DATA SUPPLIED
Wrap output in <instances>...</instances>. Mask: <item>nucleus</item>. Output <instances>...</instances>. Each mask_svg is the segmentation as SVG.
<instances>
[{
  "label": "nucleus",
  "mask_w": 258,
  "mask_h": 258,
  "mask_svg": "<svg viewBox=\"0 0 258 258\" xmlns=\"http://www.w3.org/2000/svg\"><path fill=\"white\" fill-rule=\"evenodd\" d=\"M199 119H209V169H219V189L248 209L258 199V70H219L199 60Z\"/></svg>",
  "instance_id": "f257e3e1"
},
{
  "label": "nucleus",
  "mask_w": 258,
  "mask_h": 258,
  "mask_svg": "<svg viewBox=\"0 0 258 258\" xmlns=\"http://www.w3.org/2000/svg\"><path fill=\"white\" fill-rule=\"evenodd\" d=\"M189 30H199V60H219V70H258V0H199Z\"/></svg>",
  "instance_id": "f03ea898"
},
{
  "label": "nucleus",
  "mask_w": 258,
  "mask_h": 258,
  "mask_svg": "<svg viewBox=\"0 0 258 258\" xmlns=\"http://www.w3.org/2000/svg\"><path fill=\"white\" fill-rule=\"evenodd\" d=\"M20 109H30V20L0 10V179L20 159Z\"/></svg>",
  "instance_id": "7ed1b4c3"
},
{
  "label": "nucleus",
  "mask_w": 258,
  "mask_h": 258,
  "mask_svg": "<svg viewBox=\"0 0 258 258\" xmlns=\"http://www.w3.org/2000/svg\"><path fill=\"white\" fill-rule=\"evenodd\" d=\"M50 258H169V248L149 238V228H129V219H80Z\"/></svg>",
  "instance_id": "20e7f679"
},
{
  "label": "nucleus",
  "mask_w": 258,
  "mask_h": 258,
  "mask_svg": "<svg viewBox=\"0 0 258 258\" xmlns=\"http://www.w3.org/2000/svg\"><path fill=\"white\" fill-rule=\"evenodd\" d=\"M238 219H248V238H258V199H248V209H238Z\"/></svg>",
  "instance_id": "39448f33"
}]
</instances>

GOAL OF THE EXERCISE
Repeat the data above word for word, from start to finish, without changing anything.

ANSWER TO THIS EXERCISE
Wrap output in <instances>...</instances>. Mask: <item>nucleus</item>. Output <instances>...</instances>. Each mask_svg is the segmentation as SVG.
<instances>
[{
  "label": "nucleus",
  "mask_w": 258,
  "mask_h": 258,
  "mask_svg": "<svg viewBox=\"0 0 258 258\" xmlns=\"http://www.w3.org/2000/svg\"><path fill=\"white\" fill-rule=\"evenodd\" d=\"M199 119H209V169H219V189L248 209L258 199V70H219L199 60Z\"/></svg>",
  "instance_id": "f257e3e1"
},
{
  "label": "nucleus",
  "mask_w": 258,
  "mask_h": 258,
  "mask_svg": "<svg viewBox=\"0 0 258 258\" xmlns=\"http://www.w3.org/2000/svg\"><path fill=\"white\" fill-rule=\"evenodd\" d=\"M189 30H199V60H219V70H258V0H199Z\"/></svg>",
  "instance_id": "f03ea898"
},
{
  "label": "nucleus",
  "mask_w": 258,
  "mask_h": 258,
  "mask_svg": "<svg viewBox=\"0 0 258 258\" xmlns=\"http://www.w3.org/2000/svg\"><path fill=\"white\" fill-rule=\"evenodd\" d=\"M20 109H30V20L0 10V179L20 159Z\"/></svg>",
  "instance_id": "7ed1b4c3"
},
{
  "label": "nucleus",
  "mask_w": 258,
  "mask_h": 258,
  "mask_svg": "<svg viewBox=\"0 0 258 258\" xmlns=\"http://www.w3.org/2000/svg\"><path fill=\"white\" fill-rule=\"evenodd\" d=\"M50 258H169V248L149 238V228H129V219H80Z\"/></svg>",
  "instance_id": "20e7f679"
},
{
  "label": "nucleus",
  "mask_w": 258,
  "mask_h": 258,
  "mask_svg": "<svg viewBox=\"0 0 258 258\" xmlns=\"http://www.w3.org/2000/svg\"><path fill=\"white\" fill-rule=\"evenodd\" d=\"M238 219H248V238H258V199H248V209H238Z\"/></svg>",
  "instance_id": "39448f33"
}]
</instances>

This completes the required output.